*Metin Parçası:*
*-*-*
İGA ve bakanlığın açıkladığı sayılar örtüşmüyor
CHP İstanbul milletvekil Gamze İlgezdi, Ulaştırma Bakanı Cahit Turan’ın cevaplaması isteğiyle 24 Mayıs 2019 tarihinde “17.05.2019 tarihinde İstanbul Havalimanı'nda (İHL) şiddetli rüzgar etkisiyle iniş yapamayan bazı uçakların başka havalimanlarına yönlendirilmesine ilişkin” yazılı bir soru önergesi verdi.
Ulaştırma Bakanı tarafından verilen cevapta İstanbul Havalimanı’nda Nisan 2019’da 59, Mayıs 2019’da 89 ve Haziran 2019’un ilk on beş gününde 31 uçuşun pisti pas geçtiği bilgisi yer alıyor. Cevapta yer alan bilgilere göre bu uçuşlardan yalnızca 22'si hava şartlarına bağlı etmenler dolayısıyla pisti pas geçmiş. Ancak toplam 179 pas geçme yaşanan uçuştan geriye kalan 157 pas geçmenin hangi nedenlerden dolayı yaşandığına dair bir bilgi cevaba eklenmemiş.
Yanıtta daha önce açıklandığı üzere İstanbul Havalimanı’nda 17 Mayıs 2019’da sekiz uçuşun başka havalimanlarına yönlendirildiği belirtiliyor. Bakan, karşılaştırma yapılabilmesi açısından 24 Mayıs 2019’da bu sayının Sabiha Gökçen Havalimanı’nda 14 olduğunu ifade etmiş.
*-*-*
*Sağlanan Malzeme:*
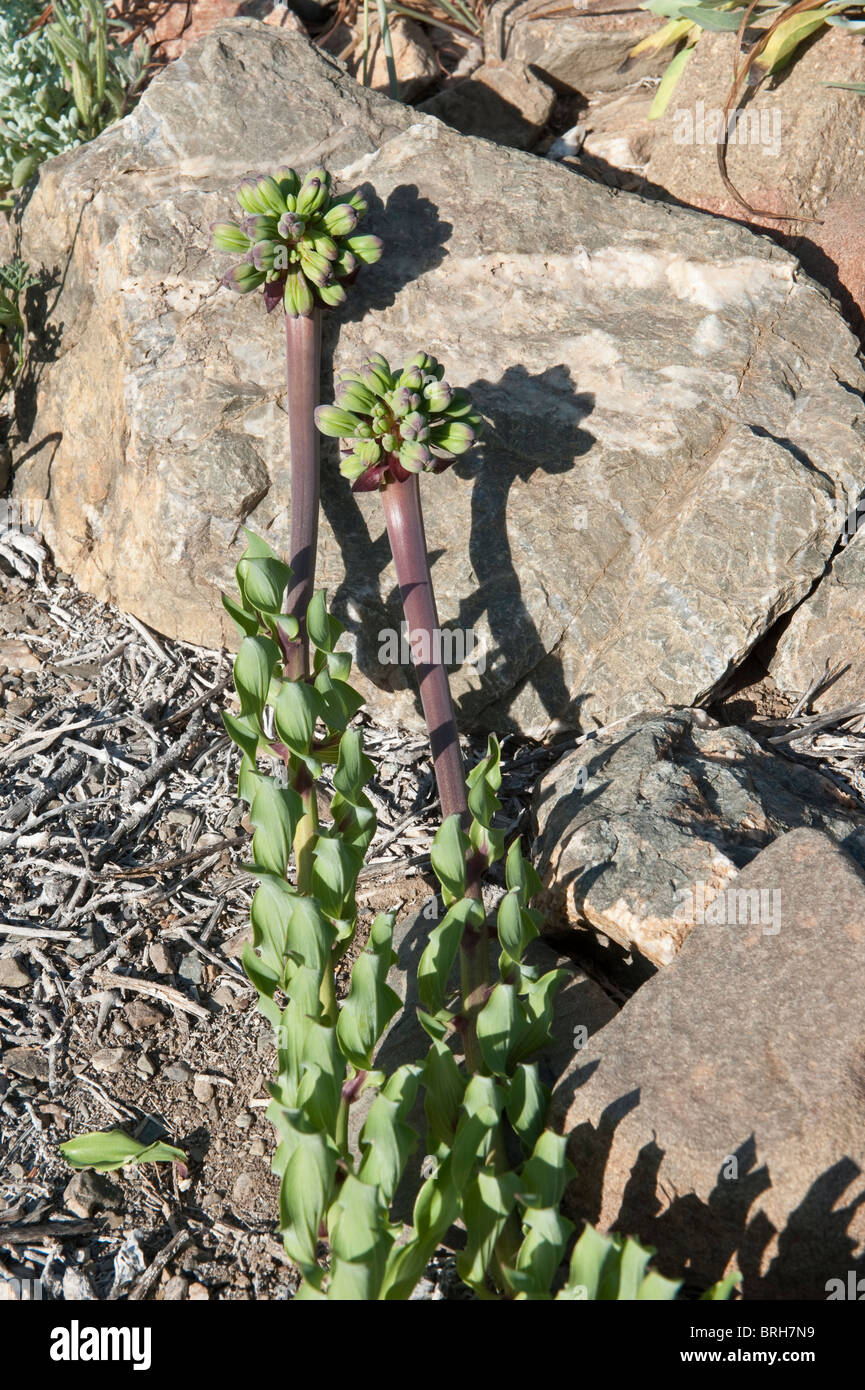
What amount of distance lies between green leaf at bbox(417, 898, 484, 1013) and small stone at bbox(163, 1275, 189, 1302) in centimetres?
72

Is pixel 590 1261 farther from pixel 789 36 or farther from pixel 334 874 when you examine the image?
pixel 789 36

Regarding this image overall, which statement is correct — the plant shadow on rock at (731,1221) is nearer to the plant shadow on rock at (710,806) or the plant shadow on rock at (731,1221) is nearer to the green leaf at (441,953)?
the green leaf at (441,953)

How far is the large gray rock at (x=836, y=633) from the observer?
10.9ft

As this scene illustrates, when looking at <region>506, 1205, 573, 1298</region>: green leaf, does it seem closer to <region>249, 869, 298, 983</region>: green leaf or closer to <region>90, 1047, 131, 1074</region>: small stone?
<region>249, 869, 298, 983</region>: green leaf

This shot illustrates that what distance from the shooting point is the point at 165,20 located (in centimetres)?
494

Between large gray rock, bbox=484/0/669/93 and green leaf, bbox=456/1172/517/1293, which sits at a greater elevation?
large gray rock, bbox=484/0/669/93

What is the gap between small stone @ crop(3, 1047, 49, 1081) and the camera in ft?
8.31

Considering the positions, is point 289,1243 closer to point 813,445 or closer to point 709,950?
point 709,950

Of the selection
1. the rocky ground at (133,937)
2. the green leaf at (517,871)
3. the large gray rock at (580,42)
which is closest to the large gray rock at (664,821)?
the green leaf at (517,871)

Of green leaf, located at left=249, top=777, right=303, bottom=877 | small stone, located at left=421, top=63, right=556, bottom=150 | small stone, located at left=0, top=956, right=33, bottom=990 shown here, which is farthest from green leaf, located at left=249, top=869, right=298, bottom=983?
*-*-*
*Görev Listesi:*
**A.** Metin parçasında "Ulaştırma Bakanı tarafından" ile "olduğunu ifade etmiş." arasındaki bölümü, her iki ifade de dahil olmak üzere birebir çoğaltın.
**B.** Metin parçasına göre 17 Mayıs 2019'da İstanbul Havalimanı'nda kaç uçuş başka havalimanlarına yönlendirildi?
Yalnızca metin parçasında yer alan bilgilere dayanın.

*Görev Yanıtları:*
**A.**
Ulaştırma Bakanı tarafından verilen cevapta İstanbul Havalimanı’nda Nisan 2019’da 59, Mayıs 2019’da 89 ve Haziran 2019’un ilk on beş gününde 31 uçuşun pisti pas geçtiği bilgisi yer alıyor. Cevapta yer alan bilgilere göre bu uçuşlardan yalnızca 22'si hava şartlarına bağlı etmenler dolayısıyla pisti pas geçmiş. Ancak toplam 179 pas geçme yaşanan uçuştan geriye kalan 157 pas geçmenin hangi nedenlerden dolayı yaşandığına dair bir bilgi cevaba eklenmemiş.
Yanıtta daha önce açıklandığı üzere İstanbul Havalimanı’nda 17 Mayıs 2019’da sekiz uçuşun başka havalimanlarına yönlendirildiği belirtiliyor. Bakan, karşılaştırma yapılabilmesi açısından 24 Mayıs 2019’da bu sayının Sabiha Gökçen Havalimanı’nda 14 olduğunu ifade etmiş.

**B.** Sekiz uçuş başka havalimanlarına yönlendirildi.